Side-effects: of the 68 papers included in the review, 15% failed to supply any information on side-effects. Fifteen papers (26%) reported that no systemic side-effects were elicited by injection of allergens. Systemic side-effects of varying degree of severity were observed in 24% (mean value) of the patients. Most of the reactions were mild, requiring either no treatment or only minor treatment. However, a few reactions were rather severe, including anaphylaxis necessitating the administration of epinephrine. The frequency of side-effects was unrelated to allergen species, types of extracts or dosage regimens.

Based on both the number of double-blind placebo-controlled studies and the number of patients included in these studies, the clinical efficacy of immunotherapy in rhinitis and asthma was well documented. Although some studies demonstrated no, or a low degree of clinical efficacy, most demonstrated efficacy equivalent to that obtained with pharmacological treatment. Immunotherapy has the potential to reduce symptoms and the need for drugs significantly, and could possibly prevent progression into more severe disease.
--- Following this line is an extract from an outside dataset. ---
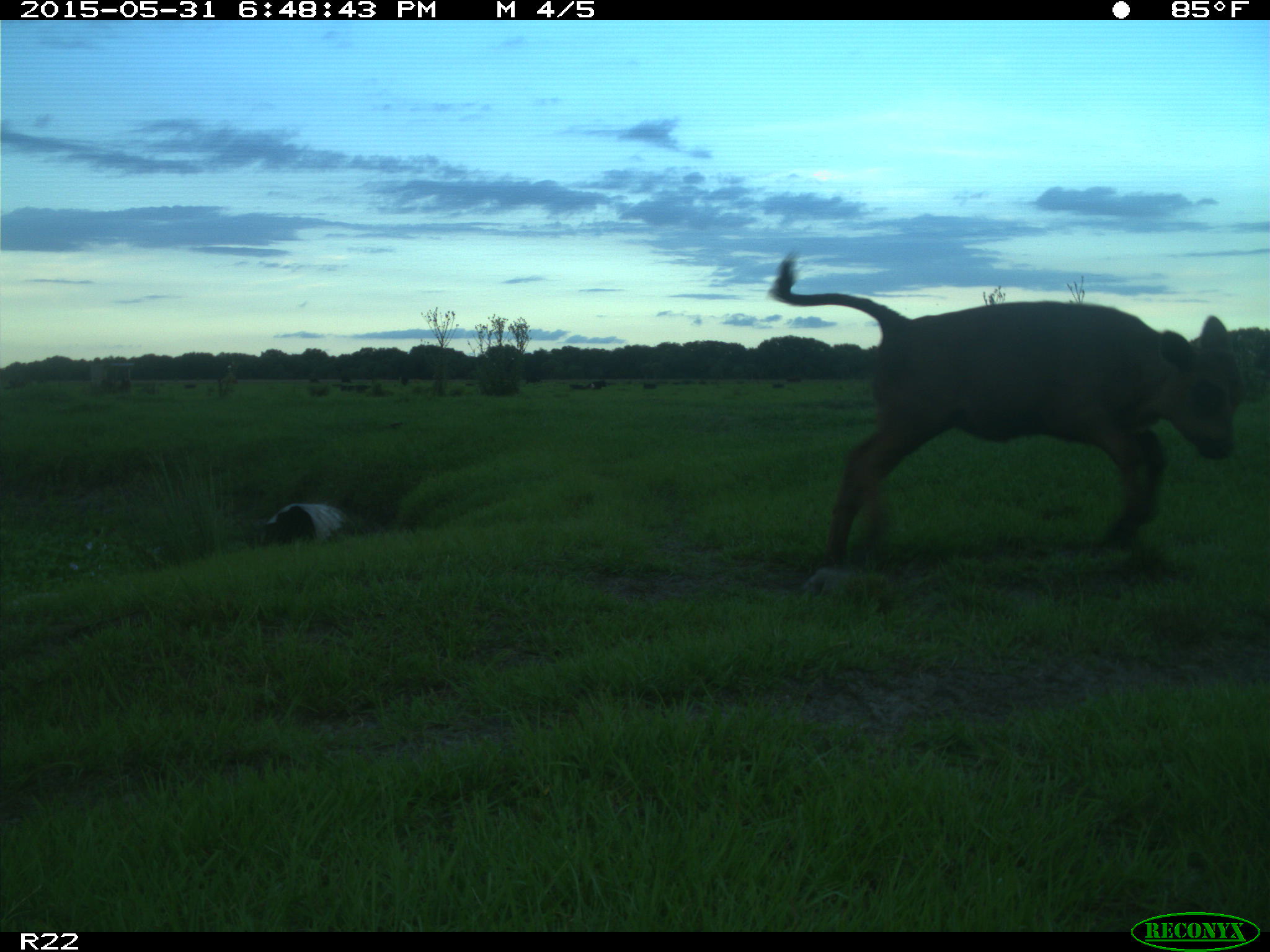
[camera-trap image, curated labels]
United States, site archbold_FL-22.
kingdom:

Systemic side-effects induced by immunotherapy represent the primary argument against this type of specific treatment of allergic diseases. Although severe anaphylactic reactions may be induced, the risk of life-threatening diseases is low. Most systemic reactions are rather mild, requiring no or minor treatment.

The review focused on a well-defined question. The studies were summarised appropriately.
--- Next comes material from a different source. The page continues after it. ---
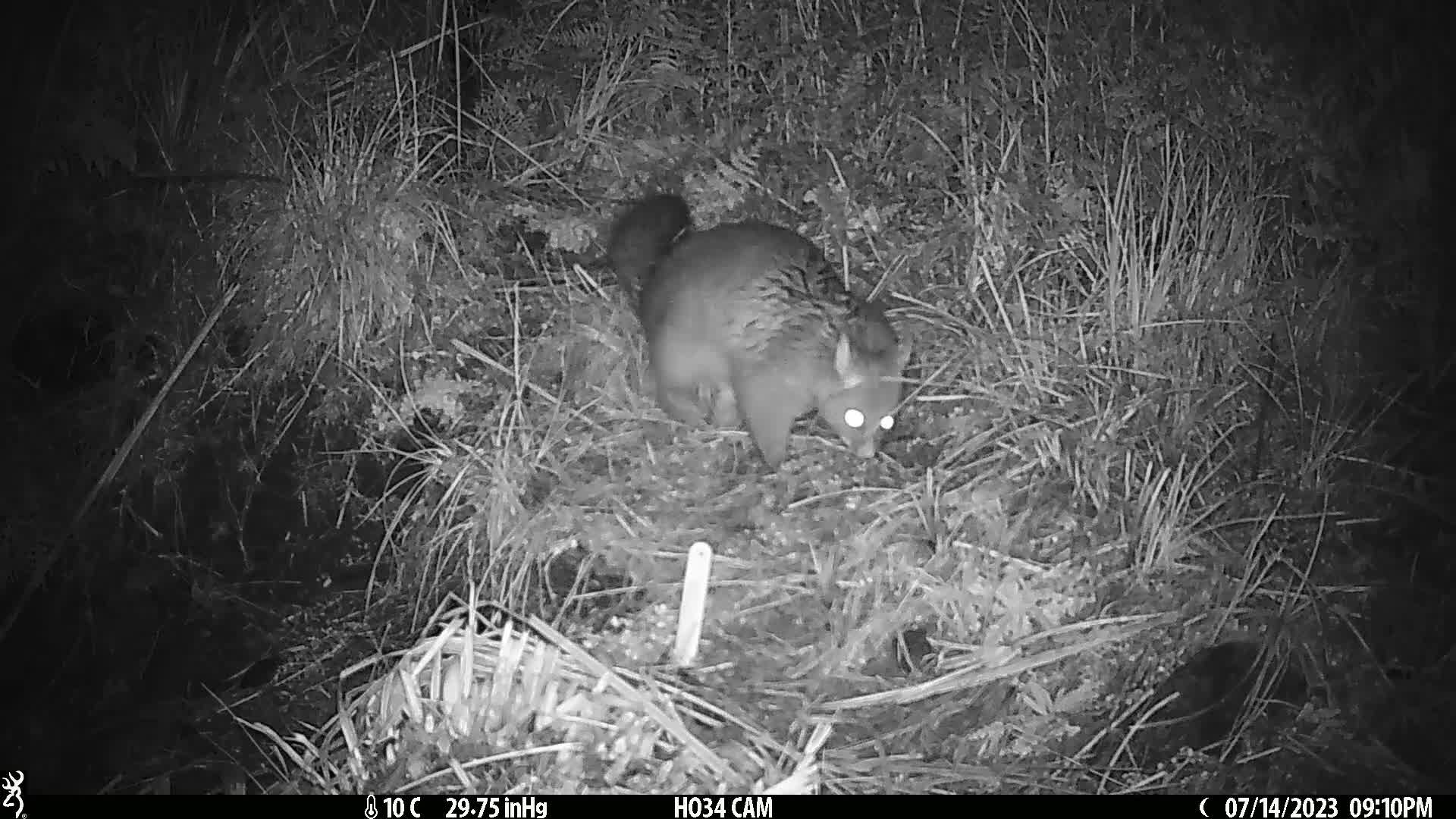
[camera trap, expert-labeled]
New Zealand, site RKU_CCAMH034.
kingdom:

The literature review could have been extended to include other databases, such as EMBASE, and an attempt could have been made to identify unpublished literature. The search was limited to English language publications, and relevant articles may therefore have been missed, potentially leading to a publication bias. No search terms were given and consequently the validity of the search cannot be commented upon. Some details of the individual studies were presented, but it would have been useful to include more of the patients' characteristics, such as age and gender. The inclusion and exclusion criteria were not reported, and validity was not assessed. The primary studies involved a wide variety of extracts and some of the sample sizes were quite small, thus making it difficult to summarise the data and draw clear conclusions about the effectiveness of any one specific regimen.

The author's conclusions follow from the results, but should be interpreted with caution considering the limitations of the primary studies in terms of size and heterogeneity.
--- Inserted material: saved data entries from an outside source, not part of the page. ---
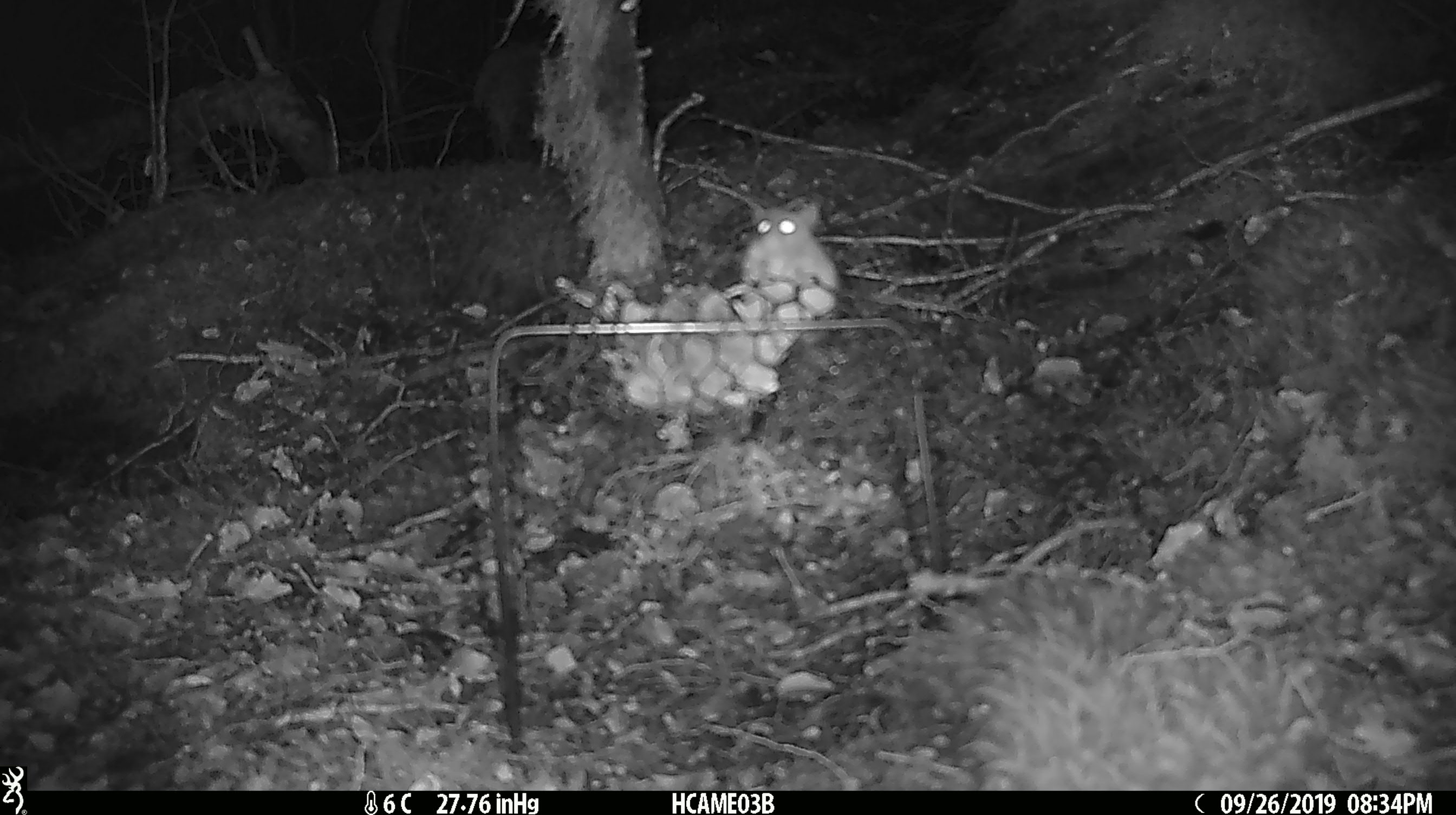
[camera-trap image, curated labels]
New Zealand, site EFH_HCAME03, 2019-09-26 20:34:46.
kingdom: Animalia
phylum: Chordata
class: Mammalia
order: Rodentia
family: Muridae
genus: Mus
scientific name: Mus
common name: mouse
Mouse (Mus).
Only eight studies investigating the clinical efficacy of immunotherapy in rhinitis have involved children. More studies on children are required.

The most important aspect in successful immunotherapy is to select those patients most likely to respond adequately. This means identifying symptoms primarily induced by allergens, patients with sensitivity to a single allergen or a few allergens, and young patients without chronic irreversible changes in the airways. To meet these requirements, the indication for immunotherapy should be made by an allergist.

To minimise the risk of side-effects, the patient should be assessed carefully, and the appropriate dose decided before the injection is given.

This is a critical abstract of a systematic review that meets the criteria for inclusion on DARE. Each critical abstract contains a brief summary of the review methods, results and conclusions followed by a detailed critical assessment on the reliability of the review and the conclusions drawn.